By Bill Hendrick
You don’t have to see many dead bodies sprawled all around you to realize you could be one, too, at any instant, but as a soldier, you just have to “keep on going and do your job,” William B. Johnson said.
Johnson, 90, lives in Brookhaven. He remembers names of men he fought with and some who died as if he had lunch with them just a few days ago, instead of 70 years in the past.
“I was within 50 feet of John Medo of California, working on a communications line, when a mortar hit, killing him with a piece of shrapnel in the spine,” Johnson said. “It makes you wonder if you’re going to get the next one. But you just go on. I was in combat for 60 days and didn’t get hit. It’s just luck.”
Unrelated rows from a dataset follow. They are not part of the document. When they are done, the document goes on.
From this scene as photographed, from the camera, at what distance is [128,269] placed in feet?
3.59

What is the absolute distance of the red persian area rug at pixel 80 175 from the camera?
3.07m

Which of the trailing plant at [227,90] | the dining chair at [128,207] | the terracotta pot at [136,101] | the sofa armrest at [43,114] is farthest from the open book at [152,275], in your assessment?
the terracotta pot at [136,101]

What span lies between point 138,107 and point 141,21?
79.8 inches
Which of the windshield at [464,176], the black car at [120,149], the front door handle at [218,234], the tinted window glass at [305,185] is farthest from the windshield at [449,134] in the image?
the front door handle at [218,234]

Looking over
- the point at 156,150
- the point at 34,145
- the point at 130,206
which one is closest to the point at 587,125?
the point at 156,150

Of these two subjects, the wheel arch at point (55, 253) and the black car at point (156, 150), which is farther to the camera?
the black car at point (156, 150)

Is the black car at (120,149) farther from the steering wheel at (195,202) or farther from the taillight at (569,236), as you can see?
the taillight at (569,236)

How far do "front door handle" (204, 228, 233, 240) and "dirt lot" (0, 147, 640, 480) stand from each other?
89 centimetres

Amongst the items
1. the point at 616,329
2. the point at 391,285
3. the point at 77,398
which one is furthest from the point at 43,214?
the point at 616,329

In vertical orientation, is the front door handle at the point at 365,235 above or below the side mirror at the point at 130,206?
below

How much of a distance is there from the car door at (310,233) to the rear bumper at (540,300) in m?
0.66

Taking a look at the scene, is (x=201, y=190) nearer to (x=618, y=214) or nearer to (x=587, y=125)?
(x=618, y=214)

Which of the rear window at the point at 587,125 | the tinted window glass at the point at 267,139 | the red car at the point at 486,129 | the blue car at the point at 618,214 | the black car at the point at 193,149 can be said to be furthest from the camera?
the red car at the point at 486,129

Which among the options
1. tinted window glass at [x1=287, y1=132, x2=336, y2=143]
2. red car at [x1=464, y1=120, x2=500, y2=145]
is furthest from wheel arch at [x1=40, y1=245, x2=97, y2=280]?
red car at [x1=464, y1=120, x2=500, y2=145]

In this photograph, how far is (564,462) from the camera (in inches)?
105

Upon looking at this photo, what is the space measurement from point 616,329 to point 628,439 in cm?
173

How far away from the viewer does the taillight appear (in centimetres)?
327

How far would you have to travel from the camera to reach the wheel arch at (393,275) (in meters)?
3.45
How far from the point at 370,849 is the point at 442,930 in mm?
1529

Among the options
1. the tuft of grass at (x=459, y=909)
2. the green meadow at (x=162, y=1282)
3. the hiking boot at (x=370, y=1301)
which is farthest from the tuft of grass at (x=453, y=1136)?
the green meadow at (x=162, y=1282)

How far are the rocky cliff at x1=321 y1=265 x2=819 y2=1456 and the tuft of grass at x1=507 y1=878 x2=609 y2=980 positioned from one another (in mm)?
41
Johnson, a former corporal, is one of four local men, including two from Sandy Springs and one from Dunwoody, who’ll be honored Jan. 27 with the National Order of the Legion of Honor, France’s highest award, in a ceremony at the Floyd Veterans Memorial Building, near the Capitol. The honor is given to men who served in France, to express that country’s “eternal gratitude to those who liberated it from oppression from 1944-45.”
Another to be honored is Frank Blackston, 91, of Dunwoody, who served as a sergeant in France, Germany, Austria, what was then Czechoslovakia and Holland, arriving just in time for the Battle of the Bulge, the worst conflict of World War II in terms of American deaths, with 19,000 men killed.
“I think it’s absolutely fantastic to get this award,’’ he said. “Less than two million of those in that battle are still alive. I faced the enemy for 68 days, and one minute is too long. When we crossed the Rhine, Gen. [George] Patton was about 25 yards from me, and he saluted. We lost an awful lot of men. We lost our tank, our Sherman, and the next day got a better one, a Pershing.”
Lloyd Pittman, a first lieutenant and pilot of a B-24 Liberator, flew 10 high-altitude missions over Germany at night, and then 13 low-altitude flights over France and Norway, providing assistance to the various underground efforts during the war.
“I consider myself a very lucky man,” he said. “All I did was drive the thing. I had a great crew. We got shot all up with flak and I didn’t get a scratch. It was scary every night, but you didn’t think about it. You had a job to do. And we had a lot of close calls. One night a fighter slipped up behind us, our guys shooting at him the whole time. We dropped our bombs. I put it in a steep dive and we got out of there. On another mission, two tents around me were emptied when Shaw and Monahan’s crews did not make it back.”
Lloyd also had a controlled crash landing near Bergen, Norway, saving the entire crew and all other passengers aboard, after his “war-weary” plane, “Stubby Gal,” lost two engines.
Retired Lt. Col. Farish C. “Hap” Chandler Jr., 93, served in World War II, Korea and Vietnam. He flew 35 missions in World War II and 50 more in Korea.
“I pushed my luck,” he laughs. “And I don’t think I deserve this great honor. What’s going on in France now is just another indication of their ability to survive.”
In his missions over Europe, Chandler says, “we were shot up a lot but we got back, once on two engines. We made an emergency landing.”
And he was one of the first Americans to see “too close” the brand-new German jet fighter planes, which started flying too late to affect the war’s outcome.
“It was amazing,” he says. “It just went ‘whoosh.’ And there were two of them.”
Blackston, who was wounded twice, has three daughters and eight grandchildren and has been married since 1949. Pittman’s wife is one year younger than he is. They had no children. Johnson has two children and two grandchildren, and Chandler four children, five grandchildren and four great-grandchildren.
Which makes him wonder about all the people who wouldn’t be here, including himself, had they not been fortunate in World War II and previous conflicts. More than 400,000 Americans died in the war.
Chandler’s father was wounded and left for dead on a battlefield in France in World War I. A grandfather, a Confederate soldier, was wounded and left for dead after the Second Battle of Bull Run in 1862.
“Life is fickle,” he says. “You never know what is around the corner. And what it means.”